**TASK STATEMENT:** Where the records below have a line with "found", that line is to be copied.

**THE DATA:**
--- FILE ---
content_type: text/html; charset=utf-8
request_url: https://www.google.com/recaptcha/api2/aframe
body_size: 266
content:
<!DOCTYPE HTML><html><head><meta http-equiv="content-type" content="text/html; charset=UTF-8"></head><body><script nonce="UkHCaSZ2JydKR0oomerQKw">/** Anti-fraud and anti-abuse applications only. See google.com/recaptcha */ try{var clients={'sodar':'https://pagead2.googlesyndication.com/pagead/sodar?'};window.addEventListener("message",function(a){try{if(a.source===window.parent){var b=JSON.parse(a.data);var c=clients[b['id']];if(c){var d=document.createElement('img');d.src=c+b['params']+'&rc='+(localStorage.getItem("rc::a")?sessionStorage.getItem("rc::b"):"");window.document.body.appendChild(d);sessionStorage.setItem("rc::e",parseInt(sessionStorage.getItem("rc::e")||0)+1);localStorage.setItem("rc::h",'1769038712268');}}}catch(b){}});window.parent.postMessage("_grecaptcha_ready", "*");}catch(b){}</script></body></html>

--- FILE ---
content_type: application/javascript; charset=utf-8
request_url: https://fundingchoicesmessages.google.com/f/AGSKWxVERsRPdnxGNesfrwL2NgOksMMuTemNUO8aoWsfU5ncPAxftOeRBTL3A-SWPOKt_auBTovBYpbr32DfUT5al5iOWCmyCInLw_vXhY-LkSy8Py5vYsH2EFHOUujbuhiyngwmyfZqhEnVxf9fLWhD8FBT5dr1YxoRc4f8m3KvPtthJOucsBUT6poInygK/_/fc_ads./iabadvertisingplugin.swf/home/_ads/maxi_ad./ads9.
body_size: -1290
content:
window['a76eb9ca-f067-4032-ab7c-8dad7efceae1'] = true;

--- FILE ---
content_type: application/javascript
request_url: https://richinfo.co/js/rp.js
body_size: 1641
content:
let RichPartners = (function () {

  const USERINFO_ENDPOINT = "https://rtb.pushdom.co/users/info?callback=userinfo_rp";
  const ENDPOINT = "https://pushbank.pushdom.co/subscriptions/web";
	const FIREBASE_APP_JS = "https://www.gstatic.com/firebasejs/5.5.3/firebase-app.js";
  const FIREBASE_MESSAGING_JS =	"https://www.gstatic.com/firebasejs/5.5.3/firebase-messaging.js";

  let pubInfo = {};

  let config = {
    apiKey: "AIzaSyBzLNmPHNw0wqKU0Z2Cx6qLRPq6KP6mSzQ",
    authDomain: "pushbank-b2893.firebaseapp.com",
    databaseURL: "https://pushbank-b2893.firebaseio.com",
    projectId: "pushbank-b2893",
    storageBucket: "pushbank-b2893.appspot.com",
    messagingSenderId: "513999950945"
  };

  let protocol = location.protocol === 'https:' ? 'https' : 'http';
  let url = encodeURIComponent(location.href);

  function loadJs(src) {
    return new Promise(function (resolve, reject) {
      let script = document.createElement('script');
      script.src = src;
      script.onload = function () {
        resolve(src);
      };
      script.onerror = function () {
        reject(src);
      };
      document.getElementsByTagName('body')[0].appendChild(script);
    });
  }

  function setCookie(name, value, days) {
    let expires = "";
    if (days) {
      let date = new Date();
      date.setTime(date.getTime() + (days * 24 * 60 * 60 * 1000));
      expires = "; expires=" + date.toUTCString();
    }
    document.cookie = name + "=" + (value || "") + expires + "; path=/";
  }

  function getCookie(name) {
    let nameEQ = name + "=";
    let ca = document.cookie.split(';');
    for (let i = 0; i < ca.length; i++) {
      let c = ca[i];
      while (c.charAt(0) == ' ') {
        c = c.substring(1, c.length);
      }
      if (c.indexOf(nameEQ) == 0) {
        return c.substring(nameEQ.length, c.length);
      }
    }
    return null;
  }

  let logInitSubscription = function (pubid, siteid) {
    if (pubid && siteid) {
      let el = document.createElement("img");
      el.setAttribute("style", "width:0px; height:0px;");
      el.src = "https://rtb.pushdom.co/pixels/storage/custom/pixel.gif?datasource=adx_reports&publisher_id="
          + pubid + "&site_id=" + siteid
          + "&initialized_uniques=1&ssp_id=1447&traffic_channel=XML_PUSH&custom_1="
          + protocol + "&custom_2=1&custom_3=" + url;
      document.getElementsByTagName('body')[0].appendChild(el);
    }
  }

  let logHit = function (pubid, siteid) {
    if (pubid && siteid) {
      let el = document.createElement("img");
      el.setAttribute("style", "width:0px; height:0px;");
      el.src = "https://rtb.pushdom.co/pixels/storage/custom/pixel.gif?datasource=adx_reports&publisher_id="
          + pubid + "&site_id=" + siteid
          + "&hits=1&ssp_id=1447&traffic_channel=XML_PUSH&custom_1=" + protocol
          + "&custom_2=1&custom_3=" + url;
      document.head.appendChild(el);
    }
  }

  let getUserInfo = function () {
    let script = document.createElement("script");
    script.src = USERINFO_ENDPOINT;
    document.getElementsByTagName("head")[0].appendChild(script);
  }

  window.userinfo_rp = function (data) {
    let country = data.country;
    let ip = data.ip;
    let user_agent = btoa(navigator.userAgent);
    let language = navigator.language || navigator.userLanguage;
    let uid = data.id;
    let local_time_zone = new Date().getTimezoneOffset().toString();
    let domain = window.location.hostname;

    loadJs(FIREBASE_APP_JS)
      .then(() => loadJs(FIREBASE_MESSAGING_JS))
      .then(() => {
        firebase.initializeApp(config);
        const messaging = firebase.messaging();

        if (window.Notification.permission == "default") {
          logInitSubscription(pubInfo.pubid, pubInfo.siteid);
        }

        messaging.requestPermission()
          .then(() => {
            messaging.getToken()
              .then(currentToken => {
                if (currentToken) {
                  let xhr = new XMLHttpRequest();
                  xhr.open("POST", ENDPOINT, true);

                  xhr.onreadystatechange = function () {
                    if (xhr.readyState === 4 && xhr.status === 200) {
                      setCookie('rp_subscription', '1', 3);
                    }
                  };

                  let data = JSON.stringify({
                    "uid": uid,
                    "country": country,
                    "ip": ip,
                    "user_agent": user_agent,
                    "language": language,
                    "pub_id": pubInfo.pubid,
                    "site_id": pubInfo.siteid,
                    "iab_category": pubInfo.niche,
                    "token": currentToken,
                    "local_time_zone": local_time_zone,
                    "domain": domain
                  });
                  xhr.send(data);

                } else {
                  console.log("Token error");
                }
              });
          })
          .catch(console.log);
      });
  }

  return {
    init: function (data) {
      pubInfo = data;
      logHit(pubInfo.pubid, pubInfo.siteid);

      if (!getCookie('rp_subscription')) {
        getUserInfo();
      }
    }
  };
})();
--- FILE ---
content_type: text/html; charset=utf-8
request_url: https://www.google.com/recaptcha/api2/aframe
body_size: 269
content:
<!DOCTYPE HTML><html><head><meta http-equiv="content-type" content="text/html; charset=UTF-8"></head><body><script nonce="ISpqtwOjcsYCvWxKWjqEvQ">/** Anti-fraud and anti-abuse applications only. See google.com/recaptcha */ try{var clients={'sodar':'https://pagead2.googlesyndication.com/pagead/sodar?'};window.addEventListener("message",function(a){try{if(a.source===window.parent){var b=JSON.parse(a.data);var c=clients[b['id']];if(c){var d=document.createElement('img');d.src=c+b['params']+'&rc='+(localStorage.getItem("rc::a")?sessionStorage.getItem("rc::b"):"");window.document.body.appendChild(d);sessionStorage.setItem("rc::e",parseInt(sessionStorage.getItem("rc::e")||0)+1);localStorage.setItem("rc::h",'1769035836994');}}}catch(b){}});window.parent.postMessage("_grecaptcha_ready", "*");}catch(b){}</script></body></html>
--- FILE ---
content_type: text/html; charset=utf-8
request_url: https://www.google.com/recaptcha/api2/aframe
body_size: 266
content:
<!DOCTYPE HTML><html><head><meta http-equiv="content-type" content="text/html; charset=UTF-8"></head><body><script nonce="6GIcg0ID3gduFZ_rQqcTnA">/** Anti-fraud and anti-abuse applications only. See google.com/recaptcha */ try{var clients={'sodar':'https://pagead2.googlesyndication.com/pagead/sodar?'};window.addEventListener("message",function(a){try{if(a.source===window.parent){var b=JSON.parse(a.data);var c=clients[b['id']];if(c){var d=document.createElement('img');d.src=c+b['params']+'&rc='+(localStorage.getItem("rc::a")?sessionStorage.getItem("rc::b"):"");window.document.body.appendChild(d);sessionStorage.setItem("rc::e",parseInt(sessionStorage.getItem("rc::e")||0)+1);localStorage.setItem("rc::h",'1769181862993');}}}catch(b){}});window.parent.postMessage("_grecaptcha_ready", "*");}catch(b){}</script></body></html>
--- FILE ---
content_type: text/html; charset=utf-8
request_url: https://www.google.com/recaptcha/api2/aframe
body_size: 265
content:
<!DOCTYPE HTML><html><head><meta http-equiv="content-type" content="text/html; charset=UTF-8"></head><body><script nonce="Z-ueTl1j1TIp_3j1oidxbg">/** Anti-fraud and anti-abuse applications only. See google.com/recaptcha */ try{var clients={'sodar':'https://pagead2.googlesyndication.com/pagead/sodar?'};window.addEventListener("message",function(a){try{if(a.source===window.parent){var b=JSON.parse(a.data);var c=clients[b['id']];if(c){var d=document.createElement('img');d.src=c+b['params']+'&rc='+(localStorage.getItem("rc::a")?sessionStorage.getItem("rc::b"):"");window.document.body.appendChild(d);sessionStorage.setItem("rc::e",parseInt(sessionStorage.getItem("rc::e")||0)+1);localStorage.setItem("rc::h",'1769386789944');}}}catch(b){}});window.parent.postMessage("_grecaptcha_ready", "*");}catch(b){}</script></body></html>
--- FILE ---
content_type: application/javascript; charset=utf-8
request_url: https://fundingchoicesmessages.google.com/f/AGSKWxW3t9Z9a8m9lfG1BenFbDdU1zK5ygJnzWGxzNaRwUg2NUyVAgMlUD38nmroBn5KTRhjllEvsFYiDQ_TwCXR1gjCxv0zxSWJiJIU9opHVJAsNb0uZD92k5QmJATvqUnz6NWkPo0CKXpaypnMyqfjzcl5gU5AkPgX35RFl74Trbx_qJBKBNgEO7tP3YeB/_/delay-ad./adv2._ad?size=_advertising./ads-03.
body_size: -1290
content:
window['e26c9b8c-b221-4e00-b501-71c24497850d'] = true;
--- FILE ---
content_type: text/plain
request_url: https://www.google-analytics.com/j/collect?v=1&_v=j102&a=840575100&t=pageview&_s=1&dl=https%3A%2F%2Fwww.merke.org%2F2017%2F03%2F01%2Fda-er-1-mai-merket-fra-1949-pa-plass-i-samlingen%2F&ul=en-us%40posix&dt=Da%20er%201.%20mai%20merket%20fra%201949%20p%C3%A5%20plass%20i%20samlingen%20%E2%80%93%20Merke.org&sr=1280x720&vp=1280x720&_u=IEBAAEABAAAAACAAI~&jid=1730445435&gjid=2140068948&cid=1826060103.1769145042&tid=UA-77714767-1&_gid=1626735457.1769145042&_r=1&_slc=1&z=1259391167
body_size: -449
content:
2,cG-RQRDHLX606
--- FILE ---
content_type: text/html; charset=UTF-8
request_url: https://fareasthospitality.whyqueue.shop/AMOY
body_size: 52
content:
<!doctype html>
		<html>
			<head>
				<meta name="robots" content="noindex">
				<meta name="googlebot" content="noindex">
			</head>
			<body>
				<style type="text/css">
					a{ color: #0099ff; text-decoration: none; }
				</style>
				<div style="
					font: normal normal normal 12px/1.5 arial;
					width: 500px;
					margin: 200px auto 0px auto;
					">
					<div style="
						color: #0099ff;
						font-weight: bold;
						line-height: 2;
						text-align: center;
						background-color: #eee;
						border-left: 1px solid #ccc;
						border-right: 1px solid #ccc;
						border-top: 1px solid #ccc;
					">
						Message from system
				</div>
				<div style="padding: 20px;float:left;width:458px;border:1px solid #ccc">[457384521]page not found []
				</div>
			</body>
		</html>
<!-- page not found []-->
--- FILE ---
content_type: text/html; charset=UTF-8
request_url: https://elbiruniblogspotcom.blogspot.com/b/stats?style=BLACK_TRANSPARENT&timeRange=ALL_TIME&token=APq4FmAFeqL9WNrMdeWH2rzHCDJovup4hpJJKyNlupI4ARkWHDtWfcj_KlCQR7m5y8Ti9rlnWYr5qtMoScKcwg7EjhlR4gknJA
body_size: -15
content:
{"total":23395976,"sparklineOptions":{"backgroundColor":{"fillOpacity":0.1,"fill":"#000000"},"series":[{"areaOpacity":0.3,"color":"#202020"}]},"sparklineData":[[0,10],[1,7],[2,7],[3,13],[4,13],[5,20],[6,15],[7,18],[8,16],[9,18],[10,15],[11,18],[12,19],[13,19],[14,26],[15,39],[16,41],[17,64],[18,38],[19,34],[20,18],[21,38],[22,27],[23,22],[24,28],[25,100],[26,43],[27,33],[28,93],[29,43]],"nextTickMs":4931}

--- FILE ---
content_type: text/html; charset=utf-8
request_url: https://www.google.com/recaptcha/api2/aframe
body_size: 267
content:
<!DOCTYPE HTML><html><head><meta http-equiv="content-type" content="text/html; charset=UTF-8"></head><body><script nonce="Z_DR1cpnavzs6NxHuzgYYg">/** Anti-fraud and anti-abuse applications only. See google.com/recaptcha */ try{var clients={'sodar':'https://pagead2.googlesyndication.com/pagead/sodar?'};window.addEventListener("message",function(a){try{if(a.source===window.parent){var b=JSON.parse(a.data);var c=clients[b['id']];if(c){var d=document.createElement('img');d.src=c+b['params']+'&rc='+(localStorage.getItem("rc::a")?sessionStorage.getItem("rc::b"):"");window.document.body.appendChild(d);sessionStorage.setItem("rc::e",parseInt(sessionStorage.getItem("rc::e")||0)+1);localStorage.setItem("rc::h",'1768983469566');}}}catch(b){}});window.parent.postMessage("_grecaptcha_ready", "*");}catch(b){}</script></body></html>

**REPLY TO THE EXERCISE:**
				<div style="padding: 20px;float:left;width:458px;border:1px solid #ccc">[457384521]page not found []
<!-- page not found []-->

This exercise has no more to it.